***** Trecho do documento

O ministro Alexandre de Moraes votou, nesta sexta-feira (17/4), pela condenação do ex-deputado Eduardo Bolsonaro a um ano de prisão em regime aberto por difamação contra a deputada Tabata Amaral. O caso envolve uma publicação de 2021, na qual ele acusou a parlamentar de usar um projeto de lei sobre distribuição de absorventes para favorecer interesses empresariais.
Em seu voto, Moraes destacou que a liberdade de expressão “não é escudo para a prática de discursos mentirosos”, reforçando que a imunidade parlamentar não se aplica a esse tipo de conduta. Para o ministro, a manifestação ultrapassou os limites do debate político legítimo.
O julgamento ocorre no plenário virtual do Supremo Tribunal Federal e segue aberto até o dia 28 de abril, período em que os demais ministros podem apresentar seus votos.
Eduardo Bolsonaro, que atualmente está nos Estados Unidos, perdeu o mandato após acumular faltas nas sessões da Câmara dos Deputados. Até o momento, a defesa do ex-parlamentar não se manifestou sobre o voto.
O caso reacende o debate sobre os limites da liberdade de expressão no ambiente político e o alcance da imunidade parlamentar em manifestações públicas.

**********
***** Dados brutos

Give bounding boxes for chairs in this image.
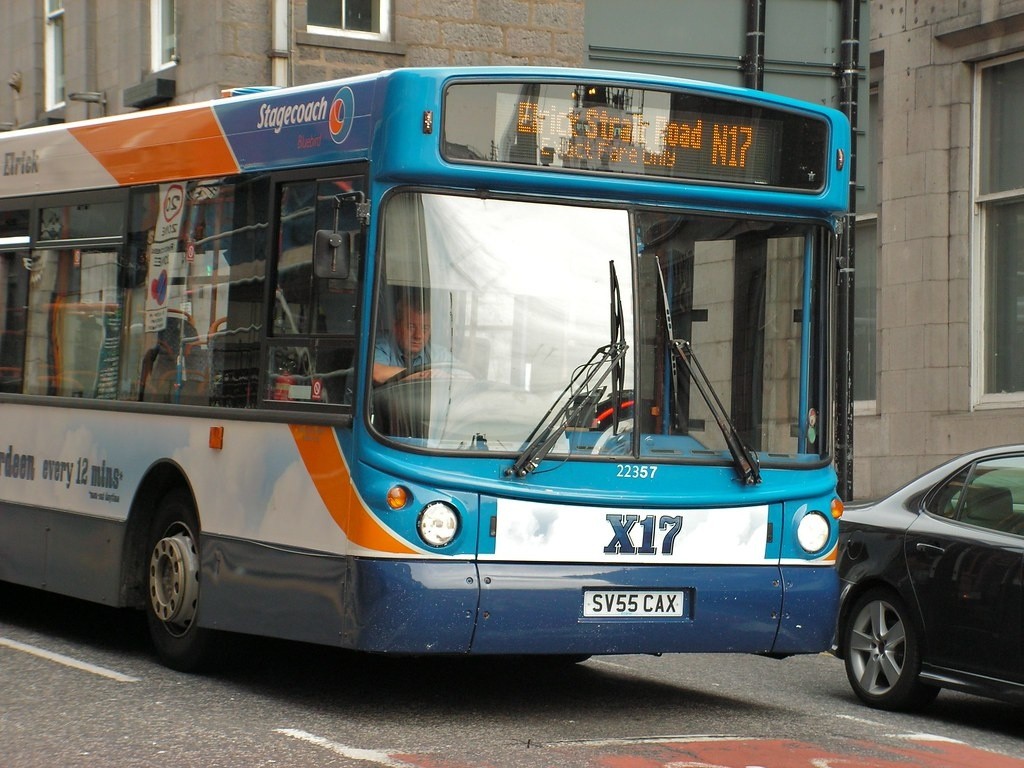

**********

Copie a notícia inteira sobre o voto de Moraes, do começo ao fim, sem mudar nenhuma palavra.

O ministro Alexandre de Moraes votou, nesta sexta-feira (17/4), pela condenação do ex-deputado Eduardo Bolsonaro a um ano de prisão em regime aberto por difamação contra a deputada Tabata Amaral. O caso envolve uma publicação de 2021, na qual ele acusou a parlamentar de usar um projeto de lei sobre distribuição de absorventes para favorecer interesses empresariais.
Em seu voto, Moraes destacou que a liberdade de expressão “não é escudo para a prática de discursos mentirosos”, reforçando que a imunidade parlamentar não se aplica a esse tipo de conduta. Para o ministro, a manifestação ultrapassou os limites do debate político legítimo.
O julgamento ocorre no plenário virtual do Supremo Tribunal Federal e segue aberto até o dia 28 de abril, período em que os demais ministros podem apresentar seus votos.
Eduardo Bolsonaro, que atualmente está nos Estados Unidos, perdeu o mandato após acumular faltas nas sessões da Câmara dos Deputados. Até o momento, a defesa do ex-parlamentar não se manifestou sobre o voto.
O caso reacende o debate sobre os limites da liberdade de expressão no ambiente político e o alcance da imunidade parlamentar em manifestações públicas.